But its greater failing lies not with Sudan alone; it is with Africa’s overall inability to evolve. Our continental security system was designed for a vastly different era. The African Union’s Peace and Security Council was designed to police coups and interstate wars, not to anticipate drone attacks on crowded bazaars. Regional standby forces were conceived as peacekeepers, not as first responders to massive atrocities. The UN peacekeeping model still relies on the assumptions that both sides desire peace and that civilians can be shielded from harm. Neither is remotely correct in Al-Fashir.
What the continent needs now is not another expression of concern, but a rethinking of its security architecture. We must have a continental system of intelligence fusion that can spot sieges as they are forming, instead of after starvation occurs. This means that we would share satellite imagery, humanitarian indicators, and open-source materials across borders in real time. The African Union and United Nations should develop a joint rapid force that is light, mobile, and trained for both counter-drone warfare and counter-urban warfare that can be mobilized within days rather than months when civilians are surrounded. Consent cannot be used as a unit of action when consent itself is no longer intact.

### Exercise requirements
In the passage on Africa's security system, what was the African Union's Peace and Security Council designed to police?

### Material provided
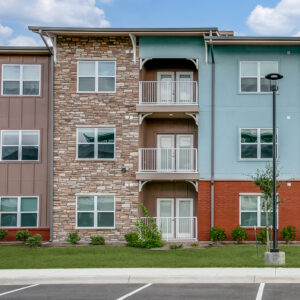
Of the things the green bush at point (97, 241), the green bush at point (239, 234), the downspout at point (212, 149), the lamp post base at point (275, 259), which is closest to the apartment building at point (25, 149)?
the green bush at point (97, 241)

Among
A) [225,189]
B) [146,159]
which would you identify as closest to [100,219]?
[146,159]

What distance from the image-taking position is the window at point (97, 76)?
27.6m

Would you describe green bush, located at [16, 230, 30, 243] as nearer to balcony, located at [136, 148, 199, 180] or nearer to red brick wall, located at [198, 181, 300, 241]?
balcony, located at [136, 148, 199, 180]

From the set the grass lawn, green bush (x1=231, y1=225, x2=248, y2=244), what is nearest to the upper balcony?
green bush (x1=231, y1=225, x2=248, y2=244)

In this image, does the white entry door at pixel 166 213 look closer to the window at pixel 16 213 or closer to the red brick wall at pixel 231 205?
the red brick wall at pixel 231 205

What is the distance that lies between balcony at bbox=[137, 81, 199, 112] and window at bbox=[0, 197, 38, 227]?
7178mm

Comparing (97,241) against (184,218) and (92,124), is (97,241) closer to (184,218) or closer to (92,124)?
(184,218)

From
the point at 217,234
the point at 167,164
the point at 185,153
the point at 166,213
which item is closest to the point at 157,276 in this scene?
the point at 217,234

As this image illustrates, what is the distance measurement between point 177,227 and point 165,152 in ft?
12.2

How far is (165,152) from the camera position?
28.9 metres

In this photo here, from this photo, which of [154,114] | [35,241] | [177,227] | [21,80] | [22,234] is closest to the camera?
[35,241]

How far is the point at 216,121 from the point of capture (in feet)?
90.0

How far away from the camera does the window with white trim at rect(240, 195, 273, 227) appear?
2712cm

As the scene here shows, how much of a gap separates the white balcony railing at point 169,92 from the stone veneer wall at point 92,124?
935 millimetres
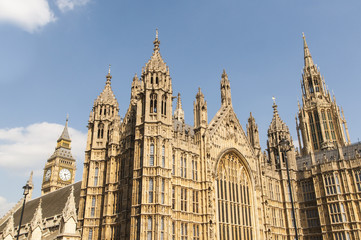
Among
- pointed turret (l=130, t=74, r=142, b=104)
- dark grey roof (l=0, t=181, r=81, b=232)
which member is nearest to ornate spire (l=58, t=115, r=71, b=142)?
dark grey roof (l=0, t=181, r=81, b=232)

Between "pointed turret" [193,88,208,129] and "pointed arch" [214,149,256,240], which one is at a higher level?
"pointed turret" [193,88,208,129]

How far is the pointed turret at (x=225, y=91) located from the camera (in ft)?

### Your solution
Coups and interstate wars.